To do:
A - Please return the passage of the A/B tests thread from "A/B Tests over" up to and including "would be enough?", copied word for word.
B - Take the thread on A/B tests versus evals further, picking up right after its final comment.

A/B Tests over Evals

23 points by Nischalj10 4 days ago

gregsadetsky 16 minutes ago

I'm new/uninformed in this world, but I have an idea for an eval that I think has not been tried yet.

Can anyone direct me towards how to ... make one? At the most fundamental level, is it about having test questions with known, golden (verified, valid) answers, and asking different LLM models to find the answer, and comparing scores (how many were found to be correct)?

What are "obvious" things that are important to get right - temperature set to 0? At least ~10 or 20 attempts at the same problem for each llm? What are non-obvious gotchas?

Finally, any known/commonly used frameworks to do this, or any tooling that can call different LLMs would be enough?

Thanks!

esafak 40 minutes ago

No, thanks. Just use evals with error bars. If you can't get error bars, use an A/B test to detect spuriousness and evals.

gk1 3 hours ago

Founder of a/b testing company accuses founder of evals company of misrepresenting how a/b tests are used in practice, then concludes by misrepresenting how evals are used in practice: "Or you can write 10,000,000 evals."

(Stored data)
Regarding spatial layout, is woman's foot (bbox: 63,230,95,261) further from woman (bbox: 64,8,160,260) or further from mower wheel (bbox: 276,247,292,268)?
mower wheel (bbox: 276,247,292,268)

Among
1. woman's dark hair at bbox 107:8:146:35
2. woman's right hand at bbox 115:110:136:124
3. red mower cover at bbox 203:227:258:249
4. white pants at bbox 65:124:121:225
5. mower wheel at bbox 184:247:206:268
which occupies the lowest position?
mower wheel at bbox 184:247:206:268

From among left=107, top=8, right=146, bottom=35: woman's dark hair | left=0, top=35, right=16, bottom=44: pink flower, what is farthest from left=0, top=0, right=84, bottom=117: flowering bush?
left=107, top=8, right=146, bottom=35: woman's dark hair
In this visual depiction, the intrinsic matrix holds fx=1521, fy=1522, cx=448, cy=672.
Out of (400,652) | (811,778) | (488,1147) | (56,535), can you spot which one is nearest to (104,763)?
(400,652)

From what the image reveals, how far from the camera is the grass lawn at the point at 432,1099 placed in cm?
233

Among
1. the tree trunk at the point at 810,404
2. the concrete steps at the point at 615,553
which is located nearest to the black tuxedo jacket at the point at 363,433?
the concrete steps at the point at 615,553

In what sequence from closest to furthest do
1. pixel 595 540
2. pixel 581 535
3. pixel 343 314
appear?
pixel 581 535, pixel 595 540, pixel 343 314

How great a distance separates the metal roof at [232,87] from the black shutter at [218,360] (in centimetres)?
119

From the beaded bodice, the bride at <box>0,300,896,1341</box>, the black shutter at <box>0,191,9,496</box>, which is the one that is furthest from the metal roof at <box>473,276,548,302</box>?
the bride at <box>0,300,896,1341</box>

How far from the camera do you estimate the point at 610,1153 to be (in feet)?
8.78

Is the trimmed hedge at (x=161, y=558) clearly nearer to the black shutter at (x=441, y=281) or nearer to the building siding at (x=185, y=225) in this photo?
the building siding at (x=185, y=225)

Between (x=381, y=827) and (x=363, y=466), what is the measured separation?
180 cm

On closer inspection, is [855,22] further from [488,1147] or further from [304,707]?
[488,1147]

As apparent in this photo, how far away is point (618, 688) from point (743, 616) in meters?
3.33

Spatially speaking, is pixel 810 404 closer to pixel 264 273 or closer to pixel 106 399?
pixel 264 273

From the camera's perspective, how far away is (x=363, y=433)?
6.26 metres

Results for the exercise:
A -
A/B Tests over Evals

23 points by Nischalj10 4 days ago

gregsadetsky 16 minutes ago

I'm new/uninformed in this world, but I have an idea for an eval that I think has not been tried yet.

Can anyone direct me towards how to ... make one? At the most fundamental level, is it about having test questions with known, golden (verified, valid) answers, and asking different LLM models to find the answer, and comparing scores (how many were found to be correct)?

What are "obvious" things that are important to get right - temperature set to 0? At least ~10 or 20 attempts at the same problem for each llm? What are non-obvious gotchas?

Finally, any known/commonly used frameworks to do this, or any tooling that can call different LLMs would be enough?

B -
Could've easily been framed as "you need both evals and a/b testing," but instead they chose this route which comes across as defensive, disingenuous, and desperate.

BTW, if a competitor ever writes a whole post to refute something you barely alluded to without even mentioning their name... congratulations, you've won.

basket_horse 42 minutes ago

Agree. This whole post comes across as sales rather than the truth that both are useful for different things

eitland 2 hours ago

This scared me until I realized it is about raindrop.ai, not raindrop.io.

(Raindrop.io is a bookmark service that AFAIK has "take money from people and stores their bookmarks" as its complete business model.)

anonymoushn 4 hours ago

The framing in this post is really weird. Automated evals can be much more informative than unit tests because the results can be much more fine grained. A/B testing in production is not suitable for determining whether all of one's internal experiments are successful or not.

I don't doubt that Raindrop's product is worthwhile to model vendors, but the post seems like its audience is C suite folks who have no clue how anything works. Do their most important customers even have any of these?

CharlieDigital an hour ago

I think in most cases, outside of pure AI providers or think AI wrappers, almost every team will realize more gains from focusing on their user domains and solving business problems versus fine tuning their prompts to eek out a 5% improvement here and there.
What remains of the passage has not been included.